Unbedingt vermeiden:
Bernhard Pötter, Nico Beckert, Alexandra Endres, Lukas Knigge
Die Rolle der Wissenschaft in der internationalen Klimapolitik gerät immer stärker unter Druck. Dem zentralen Verbindungsgremium von Politik und Wissenschaft, dem Intergovernmental Panel on Climate Change (IPCC), droht ein Verlust an Bedeutung und Einfluss. Die Plenumssitzung, die vom 24. bis 28. Februar im chinesischen Hangzhou stattfindet, ist die letzte Chance, einen Zeitplan zu verabschieden, mit dem der IPCC auch in Zukunft die politischen Entscheider rechtzeitig mit relevanten Informationen versorgen kann.
Bei den zwei vorigen Plenarsitzungen gab es dazu bereits keine Einigung. Die AOSIS-Staaten und die LDC-Länder drängen nun auf eine Einigung, ebenso wie die “High Ambition Coalition” aus fortschrittlichen Industrie- und Entwicklungsländern. Für sie ist die “Verfügbarkeit des letzten Stands der Wissenschaft zur Unterrichtung des Global Stocktakes ein fundamentales Element des Pariser Abkommens. Ginge sie verloren, würde das die Glaubwürdigkeit und Integrität des Abkommens untergraben.”
Rund um diese technische Frage des Zeitrahmens bedrohen Interessengegensätze unter den Delegationen und der Druck von “Bremserländern” den Ruf des Gremiums. Dazu kommen massive Angriffe der neuen US-Regierung auf die Arbeit und die Finanzierung des Gremiums. Kurz vor der Sitzung hat die Trump-Administration der US-Delegation die Reise zur Konferenz untersagt und die Unterstützung für die Geschäftsstelle ihrer Arbeitsgruppe (TSU) gestrichen.
* * *
Beantworte drei kurze Fragen zum Textabschnitt über den IPCC:
1. Wann und wo findet die Plenumssitzung statt?
2. Welche Staatengruppen drängen auf eine Einigung?
3. Was hat die Trump-Administration kurz vor der Sitzung getan?

# Datenzeilen
* * *
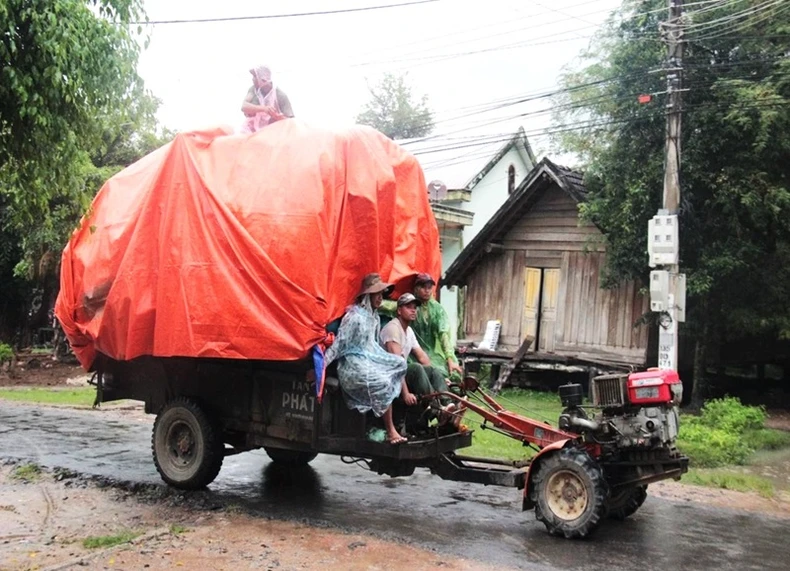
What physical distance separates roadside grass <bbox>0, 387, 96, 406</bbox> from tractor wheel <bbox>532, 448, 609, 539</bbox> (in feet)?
39.5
* * *
# Lösung
1. Vom 24. bis 28. Februar im chinesischen Hangzhou.
2. Die AOSIS-Staaten, die LDC-Länder und die „High Ambition Coalition“ aus fortschrittlichen Industrie- und Entwicklungsländern.
3. Sie hat der US-Delegation die Reise zur Konferenz untersagt und die Unterstützung für die Geschäftsstelle ihrer Arbeitsgruppe (TSU) gestrichen.